Les médecins congolais, représentés par le SYLIMED, dénoncent un manque de réponses concrètes à leurs revendications de longue date. Parmi les points clés figurent la revalorisation salariale, l’amélioration des conditions de travail, le renforcement des moyens alloués au secteur de la santé, la mécanisation, l’alignement de plus de 2 000 médecins sur la liste de paie, et les montées en grade.

André Kasongo, secrétaire général du SYLIMED, a exprimé son mécontentement face au manque d’avancées, soulignant l’inconcevable situation de médecins exerçant pendant des années sans promotion ou avec des retards de paiement.

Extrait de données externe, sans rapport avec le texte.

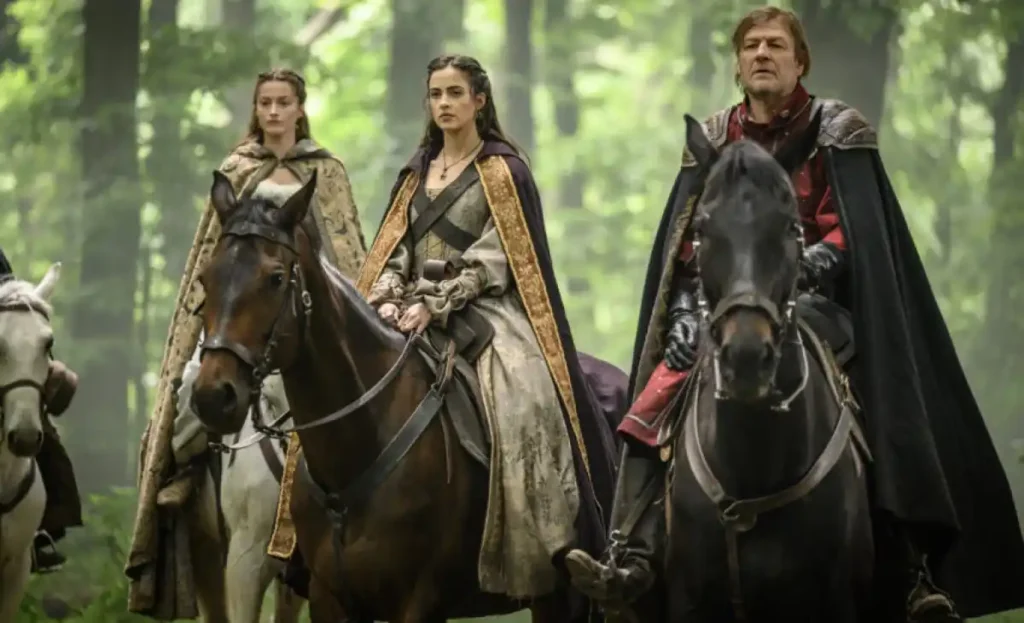 A still from MGM+'s Robin Hood including Lydia Peckham and Sean Bean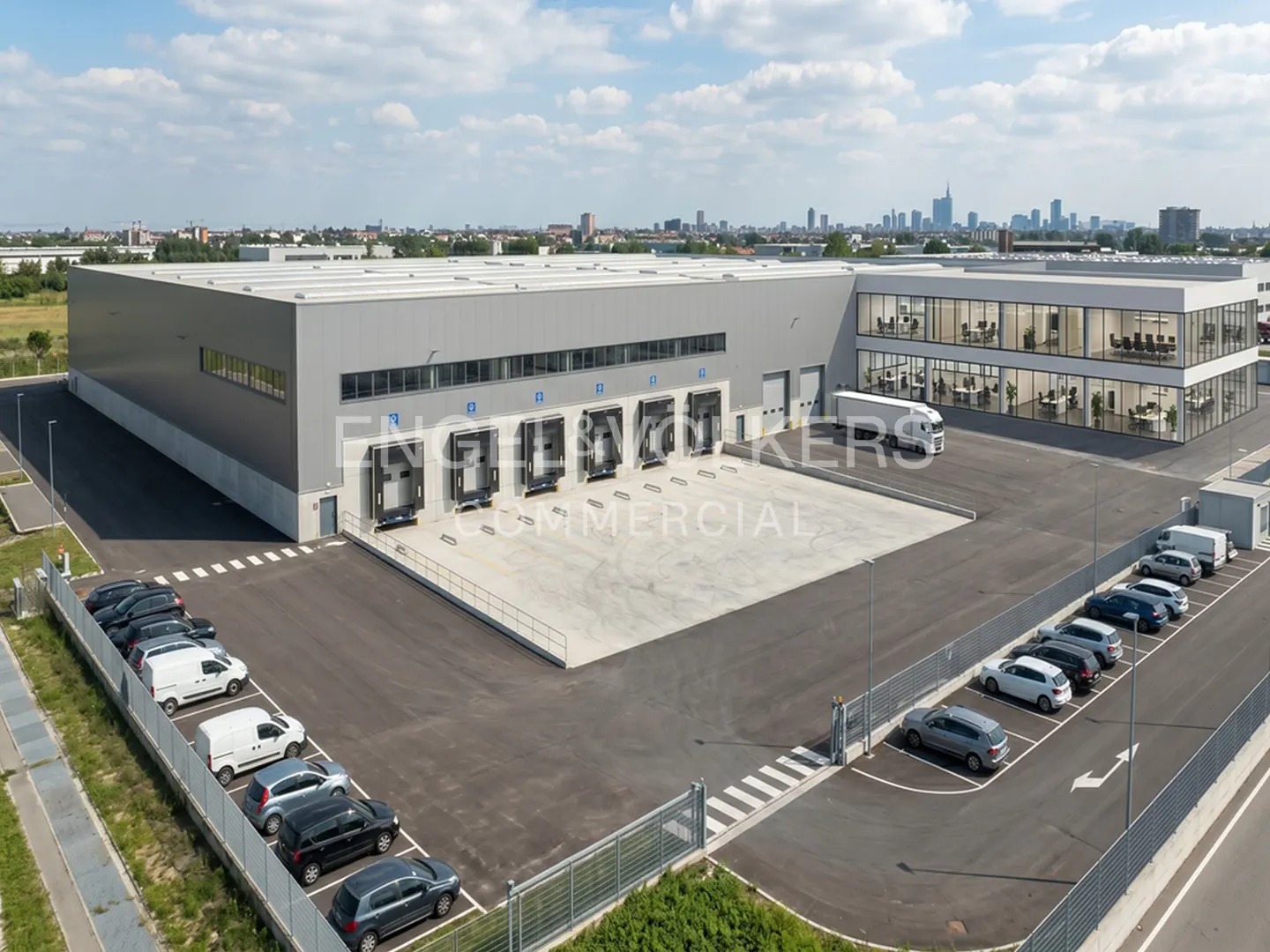 Aerial view of a gray warehouse with loading docks, parking, and office space. City skyline in the background.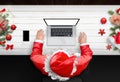 Santa Claus work on laptop computer with isolated screen for mockup Royalty Free Stock Photo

La grève concerne toutes les structures sanitaires publiques à travers le pays. Bien que les syndicats aient assuré que les services d’urgence resteraient opérationnels pour les patients les plus vulnérables, cette mobilisation suscite de vives inquiétudes quant à son impact sur les capacités opérationnelles globales du système de santé, déjà fragile.

Le mouvement de grève coïncide avec la 17ème épidémie d’Ebola en RDC, déclarée le 15 mai 2026, avec une souche Bundibugyo. Au 27 mai 2026, 128 cas confirmés et 18 décès avaient été signalés. D’autres sources indiquent des chiffres plus élevés, avec au moins 131 décès et plus de 513 cas suspects signalés au 19 mai 2026. Le 24 mai 2026, l’épidémie avait déjà causé 204 décès.

L’Organisation mondiale de la santé (OMS) a jugé le risque épidémique « élevé » aux niveaux national et régional. Les provinces du Nord-Est sont particulièrement touchées, et le pays s’efforce de contrôler la propagation du virus depuis la mi-mai. Les équipes de Médecins sans frontières (MSF) ont adapté leurs centres de traitement à Goma et Bunia pour isoler et soigner les patients. L’expérience acquise lors des précédentes épidémies a permis à la RDC de renforcer ses mécanismes de surveillance et de réponse, mais leur efficacité dépend crucialement de la disponibilité du personnel médical.

La situation actuelle met une pression considérable sur le gouvernement congolais, qui poursuit les négociations avec les représentants des médecins pour éviter une perturbation prolongée des services de santé. L’amélioration des conditions de travail des professionnels de santé est jugée essentielle non seulement pour la qualité des soins, mais aussi pour la capacité du pays à faire face aux urgences sanitaires. Il faut noter que au cas où aucun compromis ne sera trouvé rapidement, la grève pourrait gravement affecter l’accès aux soins dans plusieurs régions et accentuer les tensions au sein d’un secteur déjà confronté à de nombreux défis.